Dalam desain ini, saya membayangkan Sofifi dengan empat pilar utama pengembangan.
Pertama, Pemerintahan Modern dan Digital. Torang butuh kawasan pemerintahan yang terintegrasi, efisien, dan sepenuhnya digital. Semua OPD, kantor DPRD, dan lembaga vertikal harus dipusatkan di satu zona: Sofifi Government Hub. Pelayanan publik harus berbasis e–Government, terhubung dalam sistem pelayanan terpadu, dan didukung oleh perumahan ASN, sekolah negeri unggulan, serta fasilitas kesehatan berbasis digital.

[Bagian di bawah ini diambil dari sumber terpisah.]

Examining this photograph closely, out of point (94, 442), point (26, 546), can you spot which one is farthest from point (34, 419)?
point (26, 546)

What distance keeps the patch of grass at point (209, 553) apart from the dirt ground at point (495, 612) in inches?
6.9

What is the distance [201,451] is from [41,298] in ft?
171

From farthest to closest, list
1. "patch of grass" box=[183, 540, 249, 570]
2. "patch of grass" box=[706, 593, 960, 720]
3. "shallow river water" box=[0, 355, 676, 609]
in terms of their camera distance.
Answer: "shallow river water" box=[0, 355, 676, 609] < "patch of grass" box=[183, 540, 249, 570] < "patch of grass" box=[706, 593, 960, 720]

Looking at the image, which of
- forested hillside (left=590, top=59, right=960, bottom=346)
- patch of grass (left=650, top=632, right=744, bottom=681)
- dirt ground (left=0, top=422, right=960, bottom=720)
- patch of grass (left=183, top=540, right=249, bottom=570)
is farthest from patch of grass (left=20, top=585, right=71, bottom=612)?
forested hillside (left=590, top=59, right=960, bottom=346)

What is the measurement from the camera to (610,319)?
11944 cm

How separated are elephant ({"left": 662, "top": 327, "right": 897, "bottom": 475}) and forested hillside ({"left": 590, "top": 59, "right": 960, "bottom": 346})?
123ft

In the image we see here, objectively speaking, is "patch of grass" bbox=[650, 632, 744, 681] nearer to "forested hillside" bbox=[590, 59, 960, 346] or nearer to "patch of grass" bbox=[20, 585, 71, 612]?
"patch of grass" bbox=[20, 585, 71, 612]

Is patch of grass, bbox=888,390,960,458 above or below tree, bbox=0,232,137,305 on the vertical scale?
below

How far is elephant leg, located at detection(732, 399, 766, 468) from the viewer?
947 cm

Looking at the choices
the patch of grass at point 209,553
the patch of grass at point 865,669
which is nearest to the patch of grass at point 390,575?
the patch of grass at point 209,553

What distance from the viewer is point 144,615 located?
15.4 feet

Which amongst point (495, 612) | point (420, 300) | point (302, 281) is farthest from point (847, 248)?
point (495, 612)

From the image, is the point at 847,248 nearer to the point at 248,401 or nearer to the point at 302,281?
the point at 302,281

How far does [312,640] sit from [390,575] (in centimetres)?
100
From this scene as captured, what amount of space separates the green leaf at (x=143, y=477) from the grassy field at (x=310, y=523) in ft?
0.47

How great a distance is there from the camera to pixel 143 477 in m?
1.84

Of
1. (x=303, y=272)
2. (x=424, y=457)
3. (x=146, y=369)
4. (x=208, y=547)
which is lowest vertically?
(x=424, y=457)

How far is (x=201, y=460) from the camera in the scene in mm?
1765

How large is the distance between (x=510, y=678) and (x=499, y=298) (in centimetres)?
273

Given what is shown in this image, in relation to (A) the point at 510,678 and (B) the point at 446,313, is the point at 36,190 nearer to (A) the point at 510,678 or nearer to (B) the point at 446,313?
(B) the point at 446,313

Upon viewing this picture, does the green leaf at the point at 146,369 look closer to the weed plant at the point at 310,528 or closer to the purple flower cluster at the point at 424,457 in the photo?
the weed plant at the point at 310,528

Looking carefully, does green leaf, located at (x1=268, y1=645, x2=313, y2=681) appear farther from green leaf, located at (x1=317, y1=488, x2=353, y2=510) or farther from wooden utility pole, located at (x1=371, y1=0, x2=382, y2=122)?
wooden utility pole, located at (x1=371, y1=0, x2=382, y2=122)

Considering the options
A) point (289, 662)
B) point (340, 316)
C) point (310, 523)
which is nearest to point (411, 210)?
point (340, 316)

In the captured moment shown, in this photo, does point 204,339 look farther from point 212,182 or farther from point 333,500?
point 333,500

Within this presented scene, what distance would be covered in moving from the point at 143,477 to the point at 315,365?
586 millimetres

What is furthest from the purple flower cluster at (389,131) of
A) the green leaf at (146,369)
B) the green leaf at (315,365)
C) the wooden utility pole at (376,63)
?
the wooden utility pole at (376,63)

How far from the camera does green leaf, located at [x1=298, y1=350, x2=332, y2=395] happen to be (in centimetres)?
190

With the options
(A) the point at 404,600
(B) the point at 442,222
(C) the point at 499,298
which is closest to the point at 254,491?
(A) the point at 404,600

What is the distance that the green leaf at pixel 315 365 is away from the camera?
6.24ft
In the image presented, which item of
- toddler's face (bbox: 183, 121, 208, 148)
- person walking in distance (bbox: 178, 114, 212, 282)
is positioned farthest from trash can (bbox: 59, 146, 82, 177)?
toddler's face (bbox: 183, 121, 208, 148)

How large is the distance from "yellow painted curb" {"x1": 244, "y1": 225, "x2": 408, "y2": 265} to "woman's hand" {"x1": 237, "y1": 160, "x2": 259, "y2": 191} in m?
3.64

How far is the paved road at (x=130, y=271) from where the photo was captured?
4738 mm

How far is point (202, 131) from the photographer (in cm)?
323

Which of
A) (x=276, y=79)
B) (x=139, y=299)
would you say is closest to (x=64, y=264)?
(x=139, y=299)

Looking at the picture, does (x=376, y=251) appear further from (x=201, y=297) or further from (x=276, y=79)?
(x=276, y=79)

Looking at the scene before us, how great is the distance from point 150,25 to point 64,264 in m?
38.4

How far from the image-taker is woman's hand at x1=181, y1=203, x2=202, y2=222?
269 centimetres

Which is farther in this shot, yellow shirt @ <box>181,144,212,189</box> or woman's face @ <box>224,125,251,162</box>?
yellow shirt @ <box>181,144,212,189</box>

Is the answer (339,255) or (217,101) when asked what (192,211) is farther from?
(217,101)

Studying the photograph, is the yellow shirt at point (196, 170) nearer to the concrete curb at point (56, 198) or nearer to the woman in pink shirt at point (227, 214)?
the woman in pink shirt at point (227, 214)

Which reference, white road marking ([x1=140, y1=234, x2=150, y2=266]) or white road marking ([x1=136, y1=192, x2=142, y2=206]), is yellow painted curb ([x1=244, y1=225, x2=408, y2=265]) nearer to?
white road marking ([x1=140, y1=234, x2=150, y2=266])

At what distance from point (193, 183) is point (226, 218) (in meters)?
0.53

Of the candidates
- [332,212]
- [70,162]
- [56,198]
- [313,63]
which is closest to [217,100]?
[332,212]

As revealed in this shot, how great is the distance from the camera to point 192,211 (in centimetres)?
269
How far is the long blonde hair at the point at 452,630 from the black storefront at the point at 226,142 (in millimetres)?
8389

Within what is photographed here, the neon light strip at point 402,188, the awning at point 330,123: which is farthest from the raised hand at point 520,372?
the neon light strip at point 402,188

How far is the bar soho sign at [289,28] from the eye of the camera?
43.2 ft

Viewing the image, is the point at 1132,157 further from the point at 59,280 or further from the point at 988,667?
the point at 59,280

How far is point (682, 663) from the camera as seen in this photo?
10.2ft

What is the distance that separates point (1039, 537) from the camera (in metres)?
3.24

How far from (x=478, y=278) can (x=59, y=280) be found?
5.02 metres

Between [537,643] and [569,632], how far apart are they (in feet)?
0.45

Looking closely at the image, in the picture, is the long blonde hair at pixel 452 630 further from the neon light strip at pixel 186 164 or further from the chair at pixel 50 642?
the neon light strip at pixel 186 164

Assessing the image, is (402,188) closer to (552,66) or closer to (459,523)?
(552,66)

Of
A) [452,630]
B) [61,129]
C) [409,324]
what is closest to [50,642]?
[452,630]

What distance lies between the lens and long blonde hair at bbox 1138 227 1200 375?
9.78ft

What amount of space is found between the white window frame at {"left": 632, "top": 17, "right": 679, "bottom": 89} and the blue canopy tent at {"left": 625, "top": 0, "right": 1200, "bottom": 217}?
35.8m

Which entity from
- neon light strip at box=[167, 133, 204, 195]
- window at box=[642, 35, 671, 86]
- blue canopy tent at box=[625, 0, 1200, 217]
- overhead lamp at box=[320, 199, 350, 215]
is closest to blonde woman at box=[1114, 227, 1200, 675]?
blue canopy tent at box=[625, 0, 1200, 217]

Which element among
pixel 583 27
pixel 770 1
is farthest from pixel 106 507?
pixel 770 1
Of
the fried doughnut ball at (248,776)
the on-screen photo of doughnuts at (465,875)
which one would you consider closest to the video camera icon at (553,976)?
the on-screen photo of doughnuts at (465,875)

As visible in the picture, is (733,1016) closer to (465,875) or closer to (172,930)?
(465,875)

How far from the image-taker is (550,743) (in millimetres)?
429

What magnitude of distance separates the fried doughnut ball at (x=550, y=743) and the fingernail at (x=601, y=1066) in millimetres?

Kedua, Kota Islami Progresif. Nilai Islam yang melandasi kota ini haruslah Islam yang rahmatan lil ‘alamin—progresif, inklusif, dan dialogis. Saya membayangkan hadirnya Masjid Raya Peradaban, bukan sekadar sebagai tempat salat, tapi pusat studi Islam maritim, ruang literasi Al-Qur’an digital, hingga pusat kajian keislaman yang merangkul semua.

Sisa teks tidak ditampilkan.